Both are useful. Rails uses them heavily.
A Module as a Namespace
Suppose you write two small classes called Animal, one for a zoo
app and one for a physics simulation. Without namespaces they would
clash. Modules fix that:
module Zoo
class Animal
def greet
puts 'Roar!'
end
end
end
module Physics
class Animal
def greet
puts 'I am a test subject.'
end
end
end
$ irb
>> load './zoo-and-physics.rb'
=> true
>> Zoo::Animal.new.greet
Roar!
=> nil
>> Physics::Animal.new.greet
I am a test subject.
=> nil
>> exit
The :: is the scope resolution operator.
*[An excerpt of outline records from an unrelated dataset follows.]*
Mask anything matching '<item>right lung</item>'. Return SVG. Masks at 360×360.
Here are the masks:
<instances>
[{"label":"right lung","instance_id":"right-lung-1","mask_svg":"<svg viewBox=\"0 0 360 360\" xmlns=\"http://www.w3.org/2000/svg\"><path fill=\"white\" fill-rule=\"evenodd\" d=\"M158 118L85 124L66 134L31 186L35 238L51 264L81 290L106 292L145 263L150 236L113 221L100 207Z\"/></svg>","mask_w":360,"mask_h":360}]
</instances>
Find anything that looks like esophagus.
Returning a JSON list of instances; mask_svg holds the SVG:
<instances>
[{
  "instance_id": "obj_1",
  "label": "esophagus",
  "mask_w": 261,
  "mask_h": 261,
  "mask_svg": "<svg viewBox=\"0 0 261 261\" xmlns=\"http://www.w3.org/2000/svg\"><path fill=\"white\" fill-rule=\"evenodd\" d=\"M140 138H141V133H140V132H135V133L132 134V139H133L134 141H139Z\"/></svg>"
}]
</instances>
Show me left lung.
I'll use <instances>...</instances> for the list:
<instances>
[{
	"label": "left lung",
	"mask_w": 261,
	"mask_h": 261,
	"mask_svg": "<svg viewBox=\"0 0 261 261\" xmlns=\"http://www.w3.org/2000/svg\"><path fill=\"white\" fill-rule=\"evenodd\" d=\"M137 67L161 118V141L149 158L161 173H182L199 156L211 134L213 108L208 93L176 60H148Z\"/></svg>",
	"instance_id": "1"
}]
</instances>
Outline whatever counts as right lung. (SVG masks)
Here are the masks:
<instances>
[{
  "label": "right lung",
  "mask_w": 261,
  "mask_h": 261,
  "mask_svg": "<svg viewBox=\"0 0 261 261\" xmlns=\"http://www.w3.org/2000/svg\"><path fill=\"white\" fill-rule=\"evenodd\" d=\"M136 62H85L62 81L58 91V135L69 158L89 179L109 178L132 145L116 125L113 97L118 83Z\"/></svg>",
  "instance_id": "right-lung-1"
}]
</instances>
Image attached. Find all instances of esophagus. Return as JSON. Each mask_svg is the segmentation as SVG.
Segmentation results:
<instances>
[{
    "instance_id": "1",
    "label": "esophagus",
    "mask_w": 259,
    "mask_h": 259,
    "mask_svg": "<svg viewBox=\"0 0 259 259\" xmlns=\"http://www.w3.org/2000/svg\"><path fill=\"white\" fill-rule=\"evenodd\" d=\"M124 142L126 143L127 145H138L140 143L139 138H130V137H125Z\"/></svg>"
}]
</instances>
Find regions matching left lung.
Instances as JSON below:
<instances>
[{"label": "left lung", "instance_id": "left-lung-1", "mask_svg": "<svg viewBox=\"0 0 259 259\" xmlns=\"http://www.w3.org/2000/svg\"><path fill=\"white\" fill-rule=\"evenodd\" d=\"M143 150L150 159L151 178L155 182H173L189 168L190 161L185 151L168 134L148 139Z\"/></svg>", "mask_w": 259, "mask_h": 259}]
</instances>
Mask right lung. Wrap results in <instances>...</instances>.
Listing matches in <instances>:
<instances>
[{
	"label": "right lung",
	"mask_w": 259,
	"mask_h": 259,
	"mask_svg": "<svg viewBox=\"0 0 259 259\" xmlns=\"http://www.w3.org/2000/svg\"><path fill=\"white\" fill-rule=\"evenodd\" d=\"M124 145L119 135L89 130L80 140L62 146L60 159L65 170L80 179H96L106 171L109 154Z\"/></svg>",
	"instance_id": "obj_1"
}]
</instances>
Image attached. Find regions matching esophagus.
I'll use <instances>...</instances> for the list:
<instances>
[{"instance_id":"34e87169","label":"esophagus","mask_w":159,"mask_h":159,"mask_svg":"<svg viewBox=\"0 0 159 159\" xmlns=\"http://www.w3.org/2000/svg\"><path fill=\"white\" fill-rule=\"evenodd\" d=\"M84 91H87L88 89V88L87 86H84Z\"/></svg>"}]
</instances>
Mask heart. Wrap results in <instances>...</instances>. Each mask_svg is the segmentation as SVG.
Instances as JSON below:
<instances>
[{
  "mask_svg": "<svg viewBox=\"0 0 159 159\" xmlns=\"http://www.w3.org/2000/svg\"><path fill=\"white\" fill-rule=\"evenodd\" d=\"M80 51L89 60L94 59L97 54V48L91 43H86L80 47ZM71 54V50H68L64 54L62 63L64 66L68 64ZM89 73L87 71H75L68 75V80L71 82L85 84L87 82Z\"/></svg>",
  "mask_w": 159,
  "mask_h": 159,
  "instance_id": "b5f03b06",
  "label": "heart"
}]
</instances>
It tells Ruby "look
inside this module". Math::PI and Float::INFINITY use the same
idea.
You can also put plain methods and constants in a module:
module Geometry
PI = 3.14159
def self.area_of_circle(radius)
PI * radius * radius
end
end
$ irb
>> load './geometry.rb'
=> true
>> Geometry::PI
=> 3.14159
>> Geometry.area_of_circle(10)
=> 314.159
>> exit
Module methods defined with self. are called directly on the
module, like class methods.
A Module as a Mixin
Sometimes two unrelated classes need the same behavior. A Dog and a
Parrot both make sounds, but one does not inherit from the other. A
mixin lets you share methods across unrelated classes.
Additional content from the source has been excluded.